Crianças dos anos 90 cresceram tomando esse remédio para abrir o apetite e só agora muita gente descobriu o que realmente havia nele
Por  Stephany Mariano  | Redatora

Como uma verdadeira taurina, Stephany sempre foi apaixonada por comida. No tempo livre, gosta de assistir um k-drama bem clichê, viajar, experimentar novos sabores e fotografar tudo o que encontra por aí.

Produto marcou a infância de muitos brasileiros, mas chegou a ser proibido e precisou mudar de fórmula

Entenda a polêmica por trás do produto que surgiu no século 20 e fez sucesso no Brasil (Créditos: Magnific)

Se você cresceu entre os anos 90 e 2000 deve se lembrar de um tônico fortificante que ficou famoso por prometer estimular o apetite das crianças e ajudar no tratamento da anemia

O chamado Biotônico Fontoura foi criado em 1910 e continha ervas, minerais e plantas consideradas medicinais, ganhando popularidade com o slogan “regenera o sangue, tonifica os músculos, fortalece os nervos". Com o tempo, o produto começou a fazer parte da rotina de muitas crianças, mas o tônico chegou a ser proibido por conter um ingrediente polêmico. 

Por que o Biotônico Fontoura foi proibido e precisou mudar de fórmula?

A fórmula original do produto, que havia sido criada inicialmente para adultos e só mais tarde passou a ser direcionada ao público infantil, continha álcool em sua composição. Eram cerca de 9,5% de etanol, uma concentração semelhante à encontrada em bebidas como espumante e até superior à de muitas cervejas vendidas no país.

Mas tudo mudou em 2001, quando o governo federal proibiu a presença de álcool em tônicos, fortificantes e estimulantes de apetite. Com a nova regulamentação, todos os produtos brasileiros dessa categoria, incluindo o Biotônico Fontoura, precisaram reformular suas receitas para permanecer no mercado.

A partir de então, o álcool deixou de fazer parte da composição do produto e outros ingredientes foram adicionados, como canela, mirra e babosa. Em 2017, a marca também investiu no lançamento de versões com sabores de uva e morango. 

Mudança na fórmula só aconteceu após proibição do governo federal em 2001 (Créditos: Imagem gerada por IA)

O caso, em certa medida, foi importante para a evolução da saúde pública no Brasil, especialmente em uma época em que a indústria do ramo era basicamente de tônicos, ervas e elixires.

Além de tornar esses produtos mais seguros, a medida acompanhou a evolução das normas sanitárias brasileiras, que passaram a exigir maior comprovação de segurança e eficácia para esse tipo de produto. Apesar da polêmica na época, muitas pessoas só descobriram depois de muitos anos que o tônico continha álcool em sua composição. 
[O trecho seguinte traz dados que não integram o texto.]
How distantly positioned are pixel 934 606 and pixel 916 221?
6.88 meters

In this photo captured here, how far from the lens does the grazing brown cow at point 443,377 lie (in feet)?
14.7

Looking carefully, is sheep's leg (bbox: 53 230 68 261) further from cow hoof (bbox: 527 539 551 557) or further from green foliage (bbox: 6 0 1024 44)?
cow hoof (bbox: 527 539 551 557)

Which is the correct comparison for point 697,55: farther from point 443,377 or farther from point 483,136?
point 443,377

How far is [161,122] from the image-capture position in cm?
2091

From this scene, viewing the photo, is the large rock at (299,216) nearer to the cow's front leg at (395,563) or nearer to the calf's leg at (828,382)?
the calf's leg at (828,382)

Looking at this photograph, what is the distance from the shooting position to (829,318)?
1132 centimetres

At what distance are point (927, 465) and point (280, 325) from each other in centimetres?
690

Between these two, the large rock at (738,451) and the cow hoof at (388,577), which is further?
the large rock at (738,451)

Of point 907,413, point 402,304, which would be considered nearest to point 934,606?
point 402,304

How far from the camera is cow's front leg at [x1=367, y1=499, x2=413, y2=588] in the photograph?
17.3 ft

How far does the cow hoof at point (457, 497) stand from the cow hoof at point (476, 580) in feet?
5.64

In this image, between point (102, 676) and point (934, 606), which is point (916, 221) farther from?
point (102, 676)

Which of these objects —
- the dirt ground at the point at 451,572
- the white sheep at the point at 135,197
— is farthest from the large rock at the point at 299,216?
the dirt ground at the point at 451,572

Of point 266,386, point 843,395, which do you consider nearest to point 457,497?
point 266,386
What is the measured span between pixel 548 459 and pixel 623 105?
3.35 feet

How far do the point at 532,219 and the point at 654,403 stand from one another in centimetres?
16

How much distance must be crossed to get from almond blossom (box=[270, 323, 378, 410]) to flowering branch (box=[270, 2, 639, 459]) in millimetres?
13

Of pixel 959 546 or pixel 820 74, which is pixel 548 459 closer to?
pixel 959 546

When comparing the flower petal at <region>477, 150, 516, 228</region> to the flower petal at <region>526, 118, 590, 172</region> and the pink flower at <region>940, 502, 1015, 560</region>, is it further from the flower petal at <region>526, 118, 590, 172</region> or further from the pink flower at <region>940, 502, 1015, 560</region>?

Como o tônico surgiu e ficou popular?

O Biotônico Fontoura surgiu no início do século 20, criado pelo farmacêutico Cândido Fontoura para ajudar sua esposa, Elvira, que sofria com constantes episódios de fraqueza. A fórmula original combinava sais de ferro, fosfatos e vinho espanhol e foi desenvolvida como um fortificante para pessoas de todas as idades.

Com o passar dos anos, o produto passou a ser direcionado principalmente ao público infantil e ganhou enorme popularidade graças a uma campanha publicitária com o personagem Jeca Tatuzinho, inspirado no Jeca Tatu, de Monteiro Lobato.

Em uma época marcada pela desnutrição, pela alta incidência de verminoses e pela falta de saneamento básico no Brasil, o Biotônico Fontoura ficou conhecido como um aliado para combater a fraqueza e estimular o apetite, tornando-se um dos medicamentos mais famosos do país.